_GIVEN EXERCISE_
Render all of the records below as a numbered list, leaving out every blank line.

Scene-based question records:
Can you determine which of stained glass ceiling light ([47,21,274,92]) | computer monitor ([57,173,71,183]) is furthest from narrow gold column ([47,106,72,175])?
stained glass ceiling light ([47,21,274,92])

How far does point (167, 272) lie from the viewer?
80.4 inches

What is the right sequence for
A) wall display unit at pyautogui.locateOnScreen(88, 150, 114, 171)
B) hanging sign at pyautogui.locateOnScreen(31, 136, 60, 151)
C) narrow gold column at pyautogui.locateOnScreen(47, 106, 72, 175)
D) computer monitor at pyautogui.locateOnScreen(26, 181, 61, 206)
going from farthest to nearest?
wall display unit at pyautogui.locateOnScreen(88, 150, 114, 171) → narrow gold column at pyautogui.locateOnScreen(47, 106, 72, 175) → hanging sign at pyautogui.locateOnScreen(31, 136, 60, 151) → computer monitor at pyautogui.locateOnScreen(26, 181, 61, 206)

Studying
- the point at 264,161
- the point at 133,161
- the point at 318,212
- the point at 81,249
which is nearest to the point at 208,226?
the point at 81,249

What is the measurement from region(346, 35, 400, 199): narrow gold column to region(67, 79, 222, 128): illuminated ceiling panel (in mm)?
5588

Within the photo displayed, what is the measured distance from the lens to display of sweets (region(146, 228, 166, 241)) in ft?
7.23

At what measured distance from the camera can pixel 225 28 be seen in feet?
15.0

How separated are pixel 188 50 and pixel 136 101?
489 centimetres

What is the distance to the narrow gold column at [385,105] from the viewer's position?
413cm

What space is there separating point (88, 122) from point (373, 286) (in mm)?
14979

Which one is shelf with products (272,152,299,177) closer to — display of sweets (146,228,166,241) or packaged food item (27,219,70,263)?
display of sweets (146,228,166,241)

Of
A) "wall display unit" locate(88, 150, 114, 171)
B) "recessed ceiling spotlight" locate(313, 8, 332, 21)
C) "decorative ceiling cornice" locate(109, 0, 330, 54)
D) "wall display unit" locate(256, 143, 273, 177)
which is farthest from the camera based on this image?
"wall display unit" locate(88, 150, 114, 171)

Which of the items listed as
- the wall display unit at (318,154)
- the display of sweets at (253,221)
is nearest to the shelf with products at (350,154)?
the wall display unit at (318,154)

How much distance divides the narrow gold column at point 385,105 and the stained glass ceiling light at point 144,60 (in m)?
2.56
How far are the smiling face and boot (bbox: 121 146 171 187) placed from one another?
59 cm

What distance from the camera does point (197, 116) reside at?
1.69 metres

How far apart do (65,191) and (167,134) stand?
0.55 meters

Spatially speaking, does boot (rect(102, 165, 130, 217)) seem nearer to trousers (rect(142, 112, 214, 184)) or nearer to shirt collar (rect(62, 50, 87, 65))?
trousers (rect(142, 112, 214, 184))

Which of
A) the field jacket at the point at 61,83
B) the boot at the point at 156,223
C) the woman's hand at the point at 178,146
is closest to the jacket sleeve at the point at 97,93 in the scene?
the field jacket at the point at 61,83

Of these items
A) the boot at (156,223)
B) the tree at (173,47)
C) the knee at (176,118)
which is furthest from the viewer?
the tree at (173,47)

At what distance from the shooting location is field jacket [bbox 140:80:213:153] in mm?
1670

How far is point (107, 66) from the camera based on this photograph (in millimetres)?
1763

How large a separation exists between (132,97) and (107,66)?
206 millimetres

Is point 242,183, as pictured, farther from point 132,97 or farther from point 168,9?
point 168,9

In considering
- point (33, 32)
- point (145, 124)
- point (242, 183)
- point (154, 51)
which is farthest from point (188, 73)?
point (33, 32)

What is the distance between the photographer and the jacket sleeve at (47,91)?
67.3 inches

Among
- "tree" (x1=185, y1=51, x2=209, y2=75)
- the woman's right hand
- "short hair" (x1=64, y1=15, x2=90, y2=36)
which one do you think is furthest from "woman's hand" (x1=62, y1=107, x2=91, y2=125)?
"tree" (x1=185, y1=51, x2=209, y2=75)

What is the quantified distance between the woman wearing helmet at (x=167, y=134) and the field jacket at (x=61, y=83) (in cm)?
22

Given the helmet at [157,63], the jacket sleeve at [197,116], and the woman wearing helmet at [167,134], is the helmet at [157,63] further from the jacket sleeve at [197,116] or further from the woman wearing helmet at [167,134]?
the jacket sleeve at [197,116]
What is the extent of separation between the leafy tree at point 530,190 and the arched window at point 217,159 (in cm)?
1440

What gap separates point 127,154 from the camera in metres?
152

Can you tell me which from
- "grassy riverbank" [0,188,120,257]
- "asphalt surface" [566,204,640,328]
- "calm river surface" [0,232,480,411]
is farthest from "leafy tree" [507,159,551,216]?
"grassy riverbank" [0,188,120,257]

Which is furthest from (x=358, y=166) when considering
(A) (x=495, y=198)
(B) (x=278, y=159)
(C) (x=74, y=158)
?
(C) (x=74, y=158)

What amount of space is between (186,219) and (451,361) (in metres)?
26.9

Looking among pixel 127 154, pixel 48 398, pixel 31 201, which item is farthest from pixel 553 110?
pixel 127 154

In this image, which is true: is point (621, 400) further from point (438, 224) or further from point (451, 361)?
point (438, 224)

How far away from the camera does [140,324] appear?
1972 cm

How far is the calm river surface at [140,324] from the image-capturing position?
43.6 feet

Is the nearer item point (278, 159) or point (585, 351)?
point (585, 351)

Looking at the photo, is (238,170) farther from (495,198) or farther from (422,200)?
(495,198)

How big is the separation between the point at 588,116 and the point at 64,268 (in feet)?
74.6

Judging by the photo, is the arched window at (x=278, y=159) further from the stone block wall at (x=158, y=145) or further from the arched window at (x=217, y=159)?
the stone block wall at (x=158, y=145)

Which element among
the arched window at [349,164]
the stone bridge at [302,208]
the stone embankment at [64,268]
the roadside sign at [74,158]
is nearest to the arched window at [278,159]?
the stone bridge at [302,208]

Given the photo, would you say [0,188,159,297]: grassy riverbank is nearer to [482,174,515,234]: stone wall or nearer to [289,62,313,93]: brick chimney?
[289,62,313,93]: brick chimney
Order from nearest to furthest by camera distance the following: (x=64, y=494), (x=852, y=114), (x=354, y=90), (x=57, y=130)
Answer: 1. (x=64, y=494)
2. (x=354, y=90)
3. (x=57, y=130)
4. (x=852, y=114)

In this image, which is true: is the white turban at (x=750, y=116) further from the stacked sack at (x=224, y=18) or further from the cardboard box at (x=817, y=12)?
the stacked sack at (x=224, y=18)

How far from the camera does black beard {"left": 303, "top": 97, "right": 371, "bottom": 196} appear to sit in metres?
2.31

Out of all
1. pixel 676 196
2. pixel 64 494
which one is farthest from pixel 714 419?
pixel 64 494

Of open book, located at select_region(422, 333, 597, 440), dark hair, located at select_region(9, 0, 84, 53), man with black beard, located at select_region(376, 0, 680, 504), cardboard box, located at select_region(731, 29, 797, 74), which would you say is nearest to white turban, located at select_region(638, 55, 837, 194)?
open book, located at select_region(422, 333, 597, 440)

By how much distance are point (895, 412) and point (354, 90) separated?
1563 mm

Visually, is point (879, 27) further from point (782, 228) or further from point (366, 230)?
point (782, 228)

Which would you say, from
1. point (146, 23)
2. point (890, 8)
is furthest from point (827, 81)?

_ANSWER TO THIS PROBLEM_
1. Can you determine which of stained glass ceiling light ([47,21,274,92]) | computer monitor ([57,173,71,183]) is furthest from narrow gold column ([47,106,72,175])?
2. stained glass ceiling light ([47,21,274,92])
3. How far does point (167, 272) lie from the viewer?
4. 80.4 inches
5. What is the right sequence for
6. A) wall display unit at pyautogui.locateOnScreen(88, 150, 114, 171)
7. B) hanging sign at pyautogui.locateOnScreen(31, 136, 60, 151)
8. C) narrow gold column at pyautogui.locateOnScreen(47, 106, 72, 175)
9. D) computer monitor at pyautogui.locateOnScreen(26, 181, 61, 206)
10. going from farthest to nearest?
11. wall display unit at pyautogui.locateOnScreen(88, 150, 114, 171) → narrow gold column at pyautogui.locateOnScreen(47, 106, 72, 175) → hanging sign at pyautogui.locateOnScreen(31, 136, 60, 151) → computer monitor at pyautogui.locateOnScreen(26, 181, 61, 206)
12. Studying
13. - the point at 264,161
14. - the point at 133,161
15. - the point at 318,212
16. - the point at 81,249
17. which is nearest to the point at 208,226?
18. the point at 81,249
19. What is the measurement from region(346, 35, 400, 199): narrow gold column to region(67, 79, 222, 128): illuminated ceiling panel (in mm)?
20. 5588
21. Within the photo displayed, what is the measured distance from the lens to display of sweets (region(146, 228, 166, 241)) in ft?
22. 7.23
23. At what measured distance from the camera can pixel 225 28 be seen in feet?
24. 15.0
25. How separated are pixel 188 50 and pixel 136 101?
26. 489 centimetres
27. What is the distance to the narrow gold column at [385,105] from the viewer's position?
28. 413cm
29. What space is there separating point (88, 122) from point (373, 286) (in mm)?
30. 14979
31. Which one is shelf with products (272,152,299,177) closer to — display of sweets (146,228,166,241) or packaged food item (27,219,70,263)?
32. display of sweets (146,228,166,241)
33. Of
34. A) "wall display unit" locate(88, 150, 114, 171)
35. B) "recessed ceiling spotlight" locate(313, 8, 332, 21)
36. C) "decorative ceiling cornice" locate(109, 0, 330, 54)
37. D) "wall display unit" locate(256, 143, 273, 177)
38. which is farthest from the camera based on this image?
39. "wall display unit" locate(88, 150, 114, 171)
40. Which of the items listed as
41. - the wall display unit at (318,154)
42. - the display of sweets at (253,221)
43. is nearest to the shelf with products at (350,154)?
44. the wall display unit at (318,154)
45. How much distance divides the narrow gold column at point 385,105 and the stained glass ceiling light at point 144,60 (in m)?
46. 2.56
47. How far are the smiling face and boot (bbox: 121 146 171 187) placed from one another?
48. 59 cm
49. What distance from the camera does point (197, 116) reside at?
50. 1.69 metres
51. How far apart do (65,191) and (167,134) stand?
52. 0.55 meters
53. Spatially speaking, does boot (rect(102, 165, 130, 217)) seem nearer to trousers (rect(142, 112, 214, 184)) or nearer to shirt collar (rect(62, 50, 87, 65))?
54. trousers (rect(142, 112, 214, 184))
55. Which of
56. A) the field jacket at the point at 61,83
57. B) the boot at the point at 156,223
58. C) the woman's hand at the point at 178,146
59. is closest to the jacket sleeve at the point at 97,93 in the scene?
60. the field jacket at the point at 61,83
61. Of these items
62. A) the boot at (156,223)
63. B) the tree at (173,47)
64. C) the knee at (176,118)
65. which is furthest from the viewer?
66. the tree at (173,47)
67. At what distance from the shooting location is field jacket [bbox 140:80:213:153] in mm?
68. 1670
69. How far is point (107, 66) from the camera based on this photograph (in millimetres)?
70. 1763
71. How large a separation exists between (132,97) and (107,66)?
72. 206 millimetres
73. Is point 242,183, as pictured, farther from point 132,97 or farther from point 168,9?
74. point 168,9
75. In considering
76. - point (33, 32)
77. - point (145, 124)
78. - point (242, 183)
79. - point (154, 51)
80. which is farthest from point (188, 73)?
81. point (33, 32)
82. What is the distance between the photographer and the jacket sleeve at (47,91)?
83. 67.3 inches
84. Among
85. - "tree" (x1=185, y1=51, x2=209, y2=75)
86. - the woman's right hand
87. - "short hair" (x1=64, y1=15, x2=90, y2=36)
88. which one do you think is furthest from "woman's hand" (x1=62, y1=107, x2=91, y2=125)?
89. "tree" (x1=185, y1=51, x2=209, y2=75)
90. What is the quantified distance between the woman wearing helmet at (x=167, y=134) and the field jacket at (x=61, y=83) (in cm)?
91. 22
92. Given the helmet at [157,63], the jacket sleeve at [197,116], and the woman wearing helmet at [167,134], is the helmet at [157,63] further from the jacket sleeve at [197,116] or further from the woman wearing helmet at [167,134]?
93. the jacket sleeve at [197,116]
94. What is the extent of separation between the leafy tree at point 530,190 and the arched window at point 217,159 (in cm)?
95. 1440
96. What gap separates point 127,154 from the camera in metres?
97. 152
98. Can you tell me which from
99. - "grassy riverbank" [0,188,120,257]
100. - "asphalt surface" [566,204,640,328]
101. - "calm river surface" [0,232,480,411]
102. is farthest from "leafy tree" [507,159,551,216]?
103. "grassy riverbank" [0,188,120,257]
104. Which is furthest from (x=358, y=166) when considering
105. (A) (x=495, y=198)
106. (B) (x=278, y=159)
107. (C) (x=74, y=158)
108. ?
109. (C) (x=74, y=158)
110. What amount of space is between (186,219) and (451,361) (in metres)?
111. 26.9
112. Looking among pixel 127 154, pixel 48 398, pixel 31 201, which item is farthest from pixel 553 110?
113. pixel 127 154
114. In this image, which is true: is point (621, 400) further from point (438, 224) or further from point (451, 361)?
115. point (438, 224)
116. How far away from the camera does [140,324] appear?
117. 1972 cm
118. How far is the calm river surface at [140,324] from the image-capturing position?
119. 43.6 feet
120. Is the nearer item point (278, 159) or point (585, 351)?
121. point (585, 351)
122. Looking at the photo, is (238,170) farther from (495,198) or farther from (422,200)?
123. (495,198)
124. How big is the separation between the point at 588,116 and the point at 64,268 (in feet)?
125. 74.6
126. Judging by the photo, is the arched window at (x=278, y=159) further from the stone block wall at (x=158, y=145) or further from the arched window at (x=217, y=159)?
127. the stone block wall at (x=158, y=145)
128. Which element among
129. the arched window at [349,164]
130. the stone bridge at [302,208]
131. the stone embankment at [64,268]
132. the roadside sign at [74,158]
133. is nearest to the arched window at [278,159]?
134. the stone bridge at [302,208]
135. Given the photo, would you say [0,188,159,297]: grassy riverbank is nearer to [482,174,515,234]: stone wall or nearer to [289,62,313,93]: brick chimney?
136. [289,62,313,93]: brick chimney
137. Order from nearest to furthest by camera distance the following: (x=64, y=494), (x=852, y=114), (x=354, y=90), (x=57, y=130)
138. Answer: 1. (x=64, y=494)
139. 2. (x=354, y=90)
140. 3. (x=57, y=130)
141. 4. (x=852, y=114)
142. In this image, which is true: is the white turban at (x=750, y=116) further from the stacked sack at (x=224, y=18) or further from the cardboard box at (x=817, y=12)?
143. the stacked sack at (x=224, y=18)
144. How far from the camera does black beard {"left": 303, "top": 97, "right": 371, "bottom": 196} appear to sit in metres?
145. 2.31
146. Out of all
147. 1. pixel 676 196
148. 2. pixel 64 494
149. which one is farthest from pixel 714 419?
150. pixel 64 494
151. Of open book, located at select_region(422, 333, 597, 440), dark hair, located at select_region(9, 0, 84, 53), man with black beard, located at select_region(376, 0, 680, 504), cardboard box, located at select_region(731, 29, 797, 74), which would you say is nearest to white turban, located at select_region(638, 55, 837, 194)?
152. open book, located at select_region(422, 333, 597, 440)
153. By how much distance are point (895, 412) and point (354, 90) separated?
154. 1563 mm
155. Visually, is point (879, 27) further from point (782, 228) or further from point (366, 230)?
156. point (782, 228)
157. Which would you say, from
158. 1. point (146, 23)
159. 2. point (890, 8)
160. is furthest from point (827, 81)?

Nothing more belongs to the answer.